Controvérsia na Aprovação de Data Center em Terra Federal
Uma decisão controversa do governo Trump permitiu a construção do que se acredita ser o primeiro data center em terras públicas gerenciadas pelo Bureau of Land Management (BLM). A aprovação ocorreu ao transferir uma revisão ambiental já existente, originalmente elaborada para um projeto de energia solar, para o novo empreendimento de data center de inteligência artificial. Esse movimento levantou preocupações significativas devido à falta de uma nova análise ambiental e de consulta pública sobre a mudança.
O projeto em questão, conhecido como Townsite Solar 2, obteve em 2023 uma permissão federal para construir uma fazenda solar de 19 megawatts (MW) e um sistema de armazenamento de bateria de 35 MW em uma área de aproximadamente 32 hectares na cidade de Boulder City, Nevada. No entanto, no final de 2025, o desenvolvedor solicitou a substituição do projeto de energia limpa por um data center voltado para inteligência artificial. A permissão foi alterada e aprovada pelo BLM em 26 de junho, sem que um novo processo de revisão fosse iniciado ou que a comunidade tivesse a oportunidade de expressar suas opiniões.
Da Energia Limpa ao Consumo Massivo de Energia
A disparidade entre os dois projetos é notável. Enquanto a fazenda solar original teria capacidade de gerar 19 MW de energia limpa, o novo data center de IA demandará até 167 MW de energia. Essa quantidade é suficiente para abastecer cerca de 75.000 residências, um número consideravelmente maior do que a população total de Boulder City, que conta com aproximadamente 15.000 habitantes. O data center também contará com geradores de backup, aumentando ainda mais o potencial de consumo e impacto ambiental local.
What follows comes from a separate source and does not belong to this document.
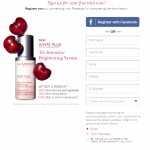 FREE Clarins The NEW White Plus Pure Translucency Serum sample!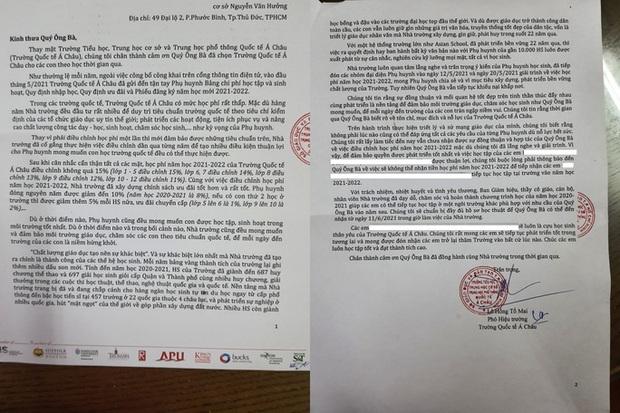 Phụ huynh Trường Quốc tế Á Châu: Nhà trường đơn phương ngưng tiếp nhận học sinh khiến các em bị tổn thương!  - Ảnh 1.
Para justificar a aprovação da mudança, o BLM utilizou um mecanismo chamado Determinação de Adequação da NEPA (National Environmental Policy Act). Este procedimento permite que agências utilizem uma análise ambiental prévia quando uma nova proposta é considerada substancialmente similar àquela já avaliada. O gerente do escritório de campo do BLM em Las Vegas, Bruce Sillitoe, concluiu que os projetos eram “substancialmente os mesmos”, citando semelhanças na área ocupada, limites, cronogramas de construção e dimensões das estruturas.
Reação Local e Preocupações com o Precedente
A justificativa do BLM foi recebida com forte oposição pela cidade de Boulder City. A porta-voz da cidade, Lisa LaPlante, expressou frustração pela falta de comunicação e oportunidade de participação comunitária. “Não tivemos conversas, não houve chance para a comunidade ou para a cidade fornecer qualquer contribuição ao governo federal”, declarou LaPlante, ressaltando o caráter sem precedentes da situação. A cidade argumenta que, mesmo sendo construído em terra federal, o data center dependerá de serviços locais, como utilidades públicas, estradas e serviços de emergência.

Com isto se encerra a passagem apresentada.